____ PROVIDED DATA
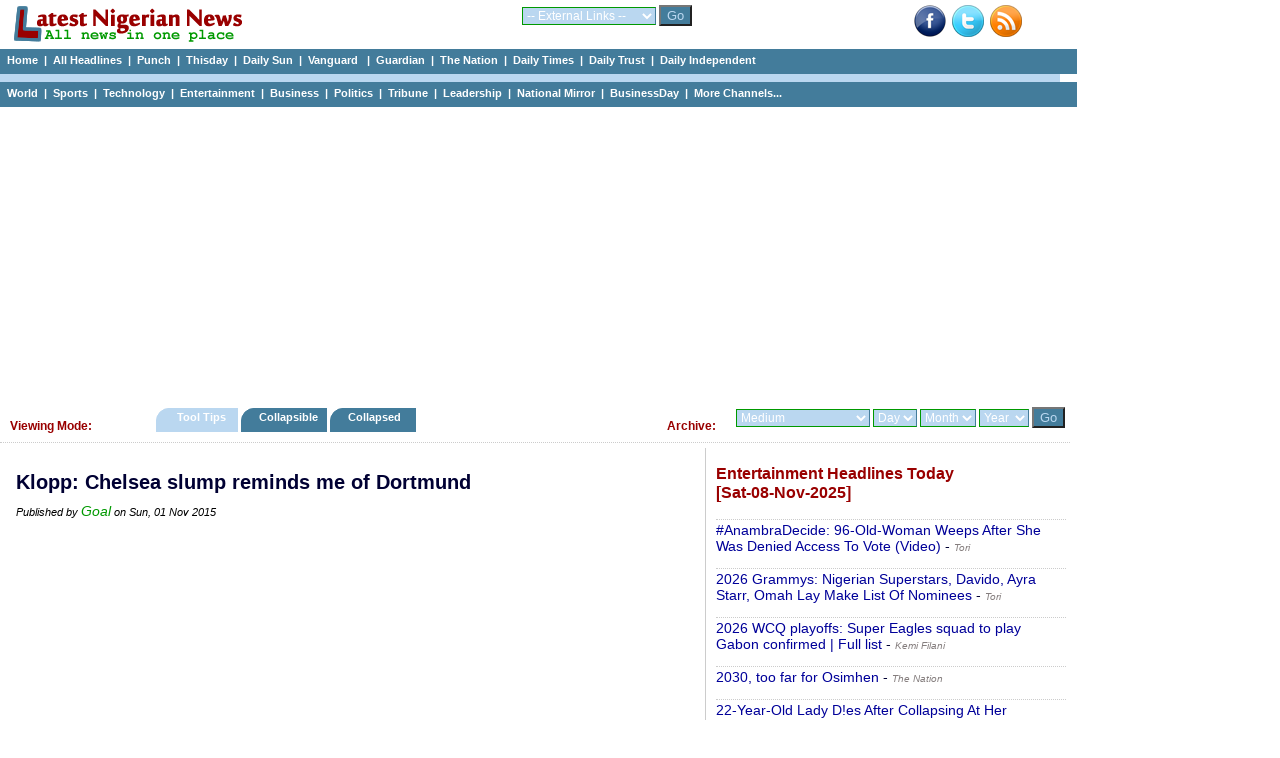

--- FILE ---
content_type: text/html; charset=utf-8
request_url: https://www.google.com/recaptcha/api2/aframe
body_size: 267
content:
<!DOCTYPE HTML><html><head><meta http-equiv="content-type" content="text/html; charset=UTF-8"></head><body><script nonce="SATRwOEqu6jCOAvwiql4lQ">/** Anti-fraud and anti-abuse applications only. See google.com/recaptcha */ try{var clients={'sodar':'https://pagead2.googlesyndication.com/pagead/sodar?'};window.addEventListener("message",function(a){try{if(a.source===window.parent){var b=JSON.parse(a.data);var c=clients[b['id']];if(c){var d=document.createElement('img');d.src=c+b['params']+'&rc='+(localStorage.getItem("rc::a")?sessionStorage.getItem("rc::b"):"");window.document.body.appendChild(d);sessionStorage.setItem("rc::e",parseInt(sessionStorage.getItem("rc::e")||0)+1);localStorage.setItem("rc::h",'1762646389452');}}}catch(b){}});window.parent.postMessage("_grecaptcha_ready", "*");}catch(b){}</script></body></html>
________
____ PROVIDED DATA
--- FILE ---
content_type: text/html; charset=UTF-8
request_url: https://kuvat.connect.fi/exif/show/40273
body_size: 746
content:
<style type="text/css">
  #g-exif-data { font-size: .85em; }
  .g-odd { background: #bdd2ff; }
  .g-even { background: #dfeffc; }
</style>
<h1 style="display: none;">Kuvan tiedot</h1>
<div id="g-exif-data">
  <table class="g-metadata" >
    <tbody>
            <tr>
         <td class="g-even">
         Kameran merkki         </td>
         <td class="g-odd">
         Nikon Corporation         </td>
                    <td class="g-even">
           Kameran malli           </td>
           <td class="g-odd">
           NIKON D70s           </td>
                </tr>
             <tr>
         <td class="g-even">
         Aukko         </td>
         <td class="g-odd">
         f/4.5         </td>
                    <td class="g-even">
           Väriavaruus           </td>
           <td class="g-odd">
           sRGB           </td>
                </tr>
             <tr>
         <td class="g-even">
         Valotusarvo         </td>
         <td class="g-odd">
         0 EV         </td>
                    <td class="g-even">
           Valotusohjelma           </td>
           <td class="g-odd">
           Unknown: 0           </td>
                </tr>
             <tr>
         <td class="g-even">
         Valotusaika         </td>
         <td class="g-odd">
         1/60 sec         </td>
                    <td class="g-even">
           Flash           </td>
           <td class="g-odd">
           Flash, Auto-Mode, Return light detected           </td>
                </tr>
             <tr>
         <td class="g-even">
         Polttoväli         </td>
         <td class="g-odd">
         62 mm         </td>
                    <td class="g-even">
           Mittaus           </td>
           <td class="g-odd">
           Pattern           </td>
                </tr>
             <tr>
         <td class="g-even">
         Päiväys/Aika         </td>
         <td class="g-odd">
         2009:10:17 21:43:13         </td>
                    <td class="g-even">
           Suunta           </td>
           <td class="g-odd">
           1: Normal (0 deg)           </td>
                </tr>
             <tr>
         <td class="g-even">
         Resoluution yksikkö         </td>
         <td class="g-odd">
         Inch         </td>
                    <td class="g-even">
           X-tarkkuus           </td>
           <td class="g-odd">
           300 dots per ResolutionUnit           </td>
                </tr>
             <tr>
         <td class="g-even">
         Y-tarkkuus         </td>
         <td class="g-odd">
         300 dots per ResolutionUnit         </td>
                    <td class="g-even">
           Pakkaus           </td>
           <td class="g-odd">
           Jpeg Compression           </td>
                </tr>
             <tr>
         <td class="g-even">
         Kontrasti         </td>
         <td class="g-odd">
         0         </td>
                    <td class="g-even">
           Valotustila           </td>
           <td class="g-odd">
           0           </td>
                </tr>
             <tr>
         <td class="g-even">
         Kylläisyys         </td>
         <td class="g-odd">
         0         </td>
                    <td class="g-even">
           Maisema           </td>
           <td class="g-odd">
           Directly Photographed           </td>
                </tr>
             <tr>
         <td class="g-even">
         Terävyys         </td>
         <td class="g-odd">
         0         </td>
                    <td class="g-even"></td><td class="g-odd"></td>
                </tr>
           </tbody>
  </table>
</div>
________
____ PROVIDED DATA
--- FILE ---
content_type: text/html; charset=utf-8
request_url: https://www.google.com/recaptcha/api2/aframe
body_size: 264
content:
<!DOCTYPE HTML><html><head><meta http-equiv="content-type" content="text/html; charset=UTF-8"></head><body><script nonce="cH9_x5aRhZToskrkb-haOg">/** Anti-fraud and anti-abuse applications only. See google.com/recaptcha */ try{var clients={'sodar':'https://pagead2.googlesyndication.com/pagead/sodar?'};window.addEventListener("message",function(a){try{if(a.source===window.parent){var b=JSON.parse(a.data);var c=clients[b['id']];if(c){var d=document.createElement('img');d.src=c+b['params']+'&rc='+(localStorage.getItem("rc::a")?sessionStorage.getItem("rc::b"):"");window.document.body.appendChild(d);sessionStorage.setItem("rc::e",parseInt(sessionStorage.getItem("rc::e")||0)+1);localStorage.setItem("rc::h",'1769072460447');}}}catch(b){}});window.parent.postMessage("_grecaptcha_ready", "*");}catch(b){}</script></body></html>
________
### WHAT YOU WILL DO
In the lines above, spot each one that contains the word "Flash" and copy it.

### YOUR SOLUTION
           Flash           </td>
           Flash, Auto-Mode, Return light detected           </td>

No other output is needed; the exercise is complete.